Their structure is something I’ve never seen before. There are the red back-petals, then that front shield. And in between is a yellow ball, and a tube connecting the shield. Here’s what it looks like from above.
Finally, remember that they are called pitcher plants because the leaves form little pitchers that collect water . . . and insects. Bogs are deficient in nutrients, so that is one way the plant collects them.

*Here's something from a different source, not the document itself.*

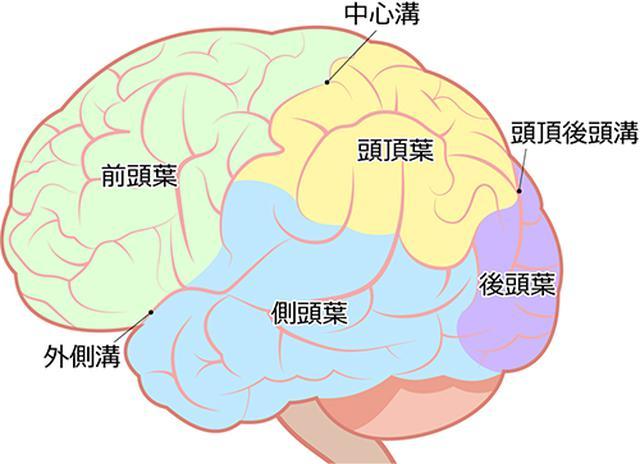 画像: 脳の前頭葉が疲れきって眠れない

Do note the moth trapped in the pitcher formed by the leaves of the plant.
Moving along, I went right to the edge of bog lake.
There you see lily pads and other flowers. In the foreground, you can also see a reddish blob. Here that is in close up.
I’m not sure just what that is. It might be the fruiting body for the peat moss?
Update: Thanks to Iván in the comments, we’ve identified that as a spoonleaf sundew, another insect-eating plant. It uses those sticky ends to trap insects.
Here I’m heading back to dry land. You can (just maybe) see the path through the moss—I saw a few deer tracks in it.
You’d think a bog might smell of decaying matter, but it doesn’t. At this point the whole bog smells like sweet gale (bog myrtle), with a fresh invigorating scent.
As the area gets drier, the moss is interspersed by some trees. In one spot I saw three different species (actually, three different genera) together. See if you can spot them.
You should be able to see pine:
spruce:
and tamarack (larch):
For the sense here, I think I’ll go with a sense of awe and wonder at nature.
Oh, and what sense am I leaving out?
Climbing the hill out the bog, there was this.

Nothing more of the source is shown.